O Campeonato Nacional de Velocidade/ Vodafone chegou ao fim no Autódromo do Estoril.
Numa bela tarde de Sol, Tiago Magalhães reconquistou a coroa de Superbike, o espanhol Hugo Moreira é novo campeão de Superstock 600 e Fábio Lopes alcançou o título júnior de 125 GP.
Mais um interessante conjunto de corridas animou o Autódromo, com os líderes das principais classes a confirmarem o favoritismo para se sagrarem campeões, mesmo que nenhum deles tenha ganho as respectivas corridas finais.
Na classe de motos mais potentes, Superbike, alinharam 14 pilotos, e os dois primeiros fizeram aquilo que lhes competia. André Pires foi o único comandante, mas Tiago Magalhães jogou pelo seguro, assegurando calmamente o 2.º lugar que rendia os pontos suficientes para reconquistar um título que já fora seu em 2011. Mais atrás, Mário Alves era 3.º colocado desde a segunda volta, diante dos espanhóis Jesus Gomez e Manuel Rendo, que em animado duelo foram alternando na posse do 4.º posto, finalmente obtido por Gomez.
Em Superstock 600 na primeira passagem rodou na dianteira Alfonso Millan, que viria a desistir por queda a a seis voltas do fim, quando era 3.º colocado. A seguir, Hélder Bessa andou três voltas na frente, antes de Afonso Vaz liderar durante uma dezena de voltas. Na penúltima Bessa voltou ao ataque e em definitivo assumiu o comando para ganhar, com 0,4s sobre Vaz e 0,9 face a Hugo Moreira, cujo 3.º lugar foi suficiente para se sagrar campeão desta classe, apenas com 1 ponto de vantagem sobre Bessa. Numa corrida que reuniu 13 participantes, Romeu Leite chegou no 4.º posto.
Na prova da classe Júnior, Pedro Nuno foi o primeiro a cortar a meta, mas participou apenas como convidado, sem contar para a classificação. Assim, entre 15 pilotos, foi declarado vencedor o espanhol Angel Dominguez, com 6 segundos sobre o 2.º classificado, David Ferreira.
Entretanto, Fábio Lopes garantiu a conquista do título de 125 GP ao ser o mais rápido nos treinos, pois então recolheu os 2 pontos necessários para o efeito. Já na corrida debateu-se com problemas de motor, quando ia em 2.º à sexta volta, e por isso terminou apenas no 11.º lugar absoluto e 5.º da classe.
Campeão de 85cc desde a jornada anterior, Alex Costa nem disputou esta prova porque o motor “agarrou” na volta de reconhecimento. Assim, o vencedor das 85cc foi João Marinho, enquanto Jorge Silva esteve melhor da Produção e garantiu o êxito nesse Troféu.
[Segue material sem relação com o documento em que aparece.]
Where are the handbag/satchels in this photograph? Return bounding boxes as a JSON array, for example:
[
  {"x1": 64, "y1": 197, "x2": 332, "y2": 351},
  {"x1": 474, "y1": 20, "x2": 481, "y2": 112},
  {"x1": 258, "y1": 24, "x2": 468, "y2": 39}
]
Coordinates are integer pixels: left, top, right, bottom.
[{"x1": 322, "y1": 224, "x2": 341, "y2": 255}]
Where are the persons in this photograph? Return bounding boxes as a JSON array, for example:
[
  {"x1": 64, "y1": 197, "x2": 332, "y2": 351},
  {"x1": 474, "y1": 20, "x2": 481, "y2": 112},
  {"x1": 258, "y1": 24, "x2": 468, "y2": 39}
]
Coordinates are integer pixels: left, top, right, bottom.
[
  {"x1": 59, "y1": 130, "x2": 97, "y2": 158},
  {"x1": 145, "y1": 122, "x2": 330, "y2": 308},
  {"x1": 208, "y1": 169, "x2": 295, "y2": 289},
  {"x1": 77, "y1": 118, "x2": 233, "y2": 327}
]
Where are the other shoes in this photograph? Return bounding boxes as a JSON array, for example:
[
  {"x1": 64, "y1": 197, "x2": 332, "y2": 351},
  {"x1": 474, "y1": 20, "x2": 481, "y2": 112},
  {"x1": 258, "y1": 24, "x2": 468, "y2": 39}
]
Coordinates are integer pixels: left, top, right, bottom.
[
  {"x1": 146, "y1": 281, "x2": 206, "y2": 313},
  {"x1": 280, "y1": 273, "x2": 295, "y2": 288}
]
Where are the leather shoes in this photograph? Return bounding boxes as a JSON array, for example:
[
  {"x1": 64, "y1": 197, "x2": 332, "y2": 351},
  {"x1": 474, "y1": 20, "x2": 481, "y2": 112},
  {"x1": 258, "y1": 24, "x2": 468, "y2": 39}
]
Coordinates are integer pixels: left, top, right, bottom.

Em pista estiveram 13 participantes na prova do Troféu Século XX/ Taça Luís Carreira. Diamantino Santos liderou todo o tempo, sempre com Paulo Sotero e Pedro Pereira por esta ordem nas posições imediatas. A diferença entre os dois primeiros foi de 11,2s, e no 4.º lugar cruzou a meta Alexandre Pires.
A corrida do Troféu de Motos Clássicas/ Fuchs Silkolene reuniu 15 pilotos. Fernando Martins foi o único comandante e venceu destacado, com 17,8s de vantagem sobre Hermano Sobral. Este apoderou-se do 2.º posto logo à segunda volta, por troca com André Caetano – aliás o ordenamento dos sete primeiros permaneceu sem alterações desde o final da segunda volta, com António Machado em 4.º, seguido do melhor representante da classe C2, José Barbosa, enquanto Enrique Ortiz foi o primeiro da C1, no 7.º posto absoluto.